IRIS Environment and IVAR have joined forces to improve the knowledge on microplastics in the environment
16.02.2017The overall objective of the project is to find out to what extent wastewater treatment systems are a gateway for microplastic particles in the aquatic environment and in the soil.
Since the early 1950’s, the use of plastics worldwide has increased. Even though plastics play an important role in many industries and in our everyday lives it has also become more and more evident that this persistent material represents a major threat to the environment.
Microplastic are defined as plastic particles less than 5 mm in size (National Oceanic and Atmospheric Administration, NOAA). Primary microplastics are manufactured to be microscopic e.g. plastic microbeads added to products such as face wash, toothpaste, sunscreen and shaving cream. Secondary microplastics fall off polyester and other synthetic fabrics during machine-wash. In both cases, the microplastic particles continue their travel with the wastewater to water treatment plants and depending on the filtration capacity of the plants, end up in environment. Small animals in the sea, like plankton, confuse the microplastic particles with food and thus the particles get into the food chain and may end up on our dinner plate.

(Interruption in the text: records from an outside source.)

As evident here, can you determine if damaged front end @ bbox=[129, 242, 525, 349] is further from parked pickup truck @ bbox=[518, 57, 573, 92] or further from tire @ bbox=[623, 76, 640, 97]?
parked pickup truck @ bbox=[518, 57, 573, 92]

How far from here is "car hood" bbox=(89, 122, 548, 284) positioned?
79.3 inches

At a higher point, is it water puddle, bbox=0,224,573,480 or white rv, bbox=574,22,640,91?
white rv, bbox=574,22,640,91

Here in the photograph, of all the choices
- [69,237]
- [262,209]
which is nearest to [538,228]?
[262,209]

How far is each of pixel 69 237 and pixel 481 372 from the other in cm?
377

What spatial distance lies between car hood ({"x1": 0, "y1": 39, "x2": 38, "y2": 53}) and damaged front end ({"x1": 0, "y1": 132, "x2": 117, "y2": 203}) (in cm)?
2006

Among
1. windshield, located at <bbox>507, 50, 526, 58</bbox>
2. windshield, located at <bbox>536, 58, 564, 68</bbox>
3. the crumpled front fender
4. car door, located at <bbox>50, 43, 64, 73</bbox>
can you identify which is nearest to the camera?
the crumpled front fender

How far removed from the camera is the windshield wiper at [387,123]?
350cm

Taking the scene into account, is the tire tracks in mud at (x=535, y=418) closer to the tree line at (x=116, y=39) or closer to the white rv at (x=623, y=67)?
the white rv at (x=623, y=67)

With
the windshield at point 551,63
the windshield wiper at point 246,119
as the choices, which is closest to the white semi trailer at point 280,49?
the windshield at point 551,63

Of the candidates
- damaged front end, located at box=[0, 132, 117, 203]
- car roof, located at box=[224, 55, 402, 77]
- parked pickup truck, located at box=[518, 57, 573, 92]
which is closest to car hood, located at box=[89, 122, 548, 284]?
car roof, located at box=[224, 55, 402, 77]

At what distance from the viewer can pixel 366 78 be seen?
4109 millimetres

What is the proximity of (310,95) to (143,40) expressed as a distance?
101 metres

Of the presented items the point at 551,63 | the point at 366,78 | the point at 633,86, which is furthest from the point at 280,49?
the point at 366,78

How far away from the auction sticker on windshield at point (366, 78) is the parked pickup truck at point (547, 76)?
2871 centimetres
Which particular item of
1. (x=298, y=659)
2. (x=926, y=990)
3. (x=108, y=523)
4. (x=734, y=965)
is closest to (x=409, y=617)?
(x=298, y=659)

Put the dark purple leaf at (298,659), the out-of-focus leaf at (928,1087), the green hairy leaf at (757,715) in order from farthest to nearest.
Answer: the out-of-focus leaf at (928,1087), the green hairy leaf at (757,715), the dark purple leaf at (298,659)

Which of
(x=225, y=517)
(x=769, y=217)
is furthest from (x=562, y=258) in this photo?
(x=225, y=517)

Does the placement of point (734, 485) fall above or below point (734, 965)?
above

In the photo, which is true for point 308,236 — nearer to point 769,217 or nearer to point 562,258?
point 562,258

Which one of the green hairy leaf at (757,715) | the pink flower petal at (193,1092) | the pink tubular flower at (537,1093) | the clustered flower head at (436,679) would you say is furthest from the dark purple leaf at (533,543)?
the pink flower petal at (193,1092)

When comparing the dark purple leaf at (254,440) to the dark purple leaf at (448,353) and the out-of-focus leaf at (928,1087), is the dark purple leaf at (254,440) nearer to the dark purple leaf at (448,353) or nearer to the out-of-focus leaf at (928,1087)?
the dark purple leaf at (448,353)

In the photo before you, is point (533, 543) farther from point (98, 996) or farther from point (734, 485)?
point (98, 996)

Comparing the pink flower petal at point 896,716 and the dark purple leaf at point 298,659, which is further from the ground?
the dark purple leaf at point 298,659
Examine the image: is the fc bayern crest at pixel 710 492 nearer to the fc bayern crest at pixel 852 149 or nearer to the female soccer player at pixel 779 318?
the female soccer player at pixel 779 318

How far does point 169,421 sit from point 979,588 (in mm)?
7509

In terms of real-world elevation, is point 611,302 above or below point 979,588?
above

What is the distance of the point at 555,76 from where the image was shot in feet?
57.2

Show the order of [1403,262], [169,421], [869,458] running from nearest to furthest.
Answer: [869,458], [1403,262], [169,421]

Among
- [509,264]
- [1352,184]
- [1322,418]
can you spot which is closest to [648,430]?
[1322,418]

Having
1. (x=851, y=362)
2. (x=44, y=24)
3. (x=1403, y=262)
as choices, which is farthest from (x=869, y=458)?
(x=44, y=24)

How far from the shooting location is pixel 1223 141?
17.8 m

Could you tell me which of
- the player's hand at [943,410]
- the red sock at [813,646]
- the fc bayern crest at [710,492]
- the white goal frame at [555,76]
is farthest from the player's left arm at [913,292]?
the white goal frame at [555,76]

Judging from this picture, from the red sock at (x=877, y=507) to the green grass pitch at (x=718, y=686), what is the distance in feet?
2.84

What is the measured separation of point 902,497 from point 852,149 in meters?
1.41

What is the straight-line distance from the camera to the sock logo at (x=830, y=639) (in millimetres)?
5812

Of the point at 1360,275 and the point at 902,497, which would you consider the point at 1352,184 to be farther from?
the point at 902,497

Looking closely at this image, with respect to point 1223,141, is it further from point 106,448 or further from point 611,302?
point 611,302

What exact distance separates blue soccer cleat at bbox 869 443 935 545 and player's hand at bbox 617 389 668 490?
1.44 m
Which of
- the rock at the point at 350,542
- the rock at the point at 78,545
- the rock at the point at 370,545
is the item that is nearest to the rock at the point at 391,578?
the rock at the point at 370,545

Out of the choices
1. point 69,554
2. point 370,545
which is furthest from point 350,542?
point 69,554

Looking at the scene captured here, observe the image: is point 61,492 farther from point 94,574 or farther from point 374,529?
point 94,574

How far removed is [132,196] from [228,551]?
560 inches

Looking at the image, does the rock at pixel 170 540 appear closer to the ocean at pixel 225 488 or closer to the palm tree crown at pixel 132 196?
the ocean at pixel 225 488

The knowledge about the fate and the effects of microplastics in the marine environment is increasing, but for the freshwater and terrestrial ecosystems there are extensive knowledge gaps. The data on the biological effects of microplastic in freshwater species is completely lacking, which causes concern both for the environment and for human health
The main objective of this RFF-VEST funded project is to develop a standardized method to collect, quantify and characterize microplastic particles in sewage treatment plants (STP). This study will contribute to the knowledge on STPs as possible sources of micro-plastic particles in water and land. The survey will be conducted in two plants applying different “cleaning” systems (North Jæren STP and the Grødaland STP). The study will have special focus on the sewage sludge, a valuable by-product which is being used in agriculture. According to the Norwegian legislation, stabilized sludge can be used as fertilizer if not harmful to the environment or to public health. However, more research is needed to understand the potential accumulation and adverse biological effects of microplastics in aquatic and terrestrial ecosystems.
IVAR is an inter-municipal company owned by 13 municipalities in Rogaland. IVAR supplies drinking water to about approximately 320 000 people, and receives and treats solid waste and waste water from municipal owners.